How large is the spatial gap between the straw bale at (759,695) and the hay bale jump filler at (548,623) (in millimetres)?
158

--------

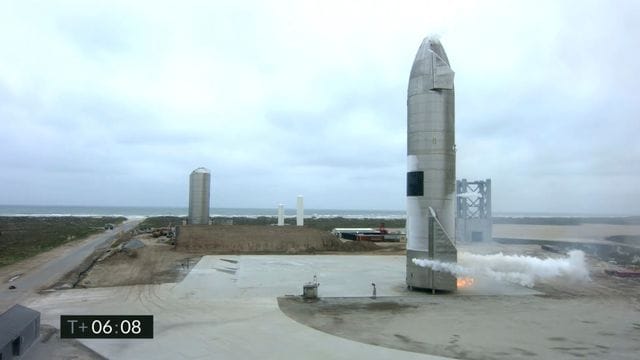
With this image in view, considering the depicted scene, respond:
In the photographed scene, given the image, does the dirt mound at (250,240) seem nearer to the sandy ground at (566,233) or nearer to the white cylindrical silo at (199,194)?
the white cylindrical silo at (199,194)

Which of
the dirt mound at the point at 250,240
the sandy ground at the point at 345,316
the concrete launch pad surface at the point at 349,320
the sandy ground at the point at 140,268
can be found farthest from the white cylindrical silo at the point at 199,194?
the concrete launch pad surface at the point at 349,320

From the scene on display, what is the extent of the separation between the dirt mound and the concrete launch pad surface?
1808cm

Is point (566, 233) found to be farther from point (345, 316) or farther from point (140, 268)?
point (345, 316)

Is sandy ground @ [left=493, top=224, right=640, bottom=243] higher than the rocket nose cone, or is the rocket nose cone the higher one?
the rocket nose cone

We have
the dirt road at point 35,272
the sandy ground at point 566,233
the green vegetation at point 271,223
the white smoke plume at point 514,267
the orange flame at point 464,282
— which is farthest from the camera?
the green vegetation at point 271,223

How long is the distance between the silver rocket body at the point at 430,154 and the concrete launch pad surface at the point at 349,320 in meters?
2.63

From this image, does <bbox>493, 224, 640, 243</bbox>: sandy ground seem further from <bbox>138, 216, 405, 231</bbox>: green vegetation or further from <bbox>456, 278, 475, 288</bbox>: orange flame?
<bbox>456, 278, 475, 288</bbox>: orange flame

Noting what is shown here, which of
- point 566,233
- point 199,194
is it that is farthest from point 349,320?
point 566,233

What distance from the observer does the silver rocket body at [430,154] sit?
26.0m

--------

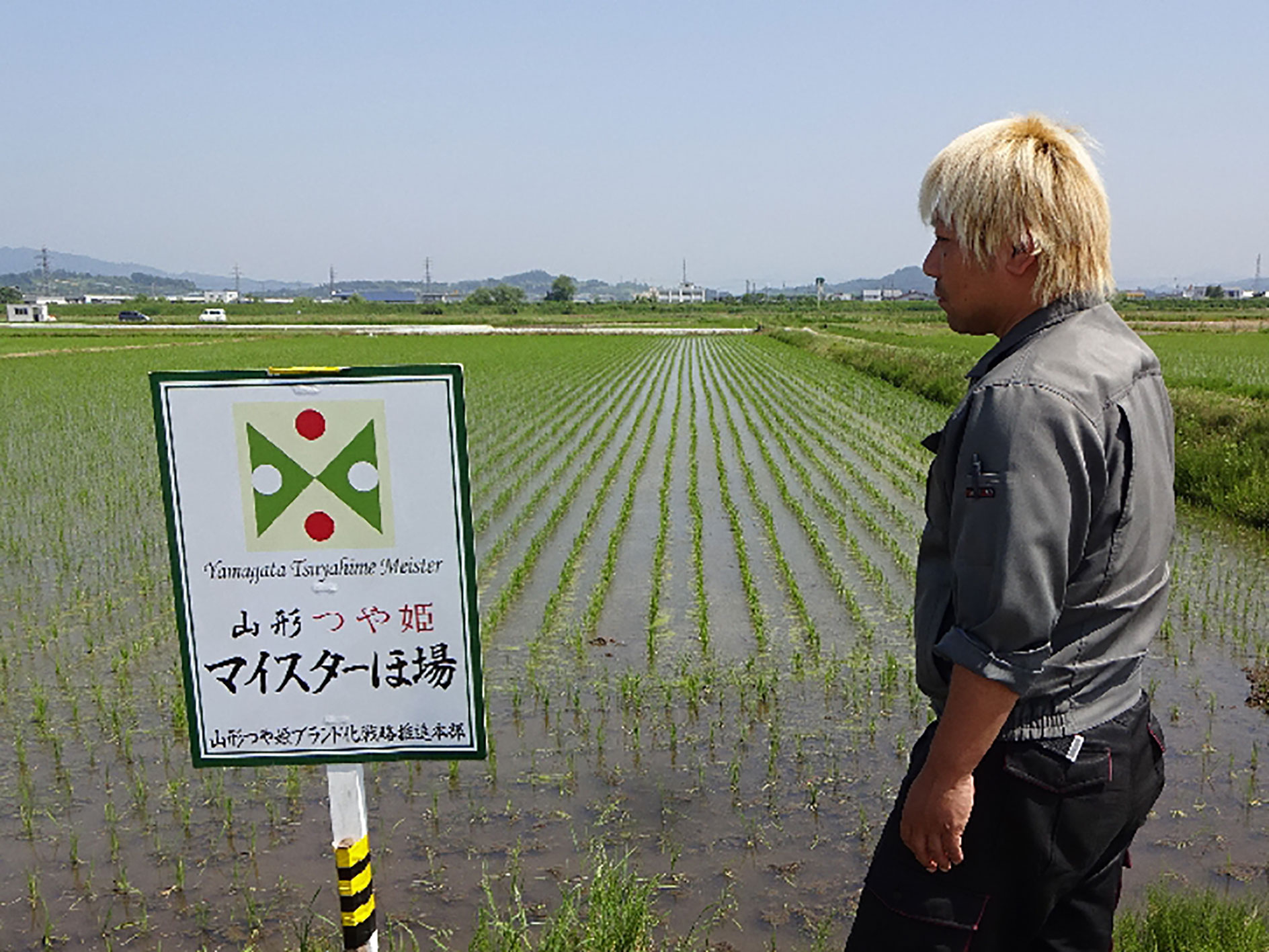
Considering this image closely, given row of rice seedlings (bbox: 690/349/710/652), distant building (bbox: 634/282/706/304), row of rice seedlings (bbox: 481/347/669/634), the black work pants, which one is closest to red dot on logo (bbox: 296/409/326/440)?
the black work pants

--------

List every line above that contains the word "orange", copying each line in full.

the orange flame at point 464,282
From this image, does <bbox>493, 224, 640, 243</bbox>: sandy ground seem further from <bbox>138, 216, 405, 231</bbox>: green vegetation or further from <bbox>456, 278, 475, 288</bbox>: orange flame?
<bbox>456, 278, 475, 288</bbox>: orange flame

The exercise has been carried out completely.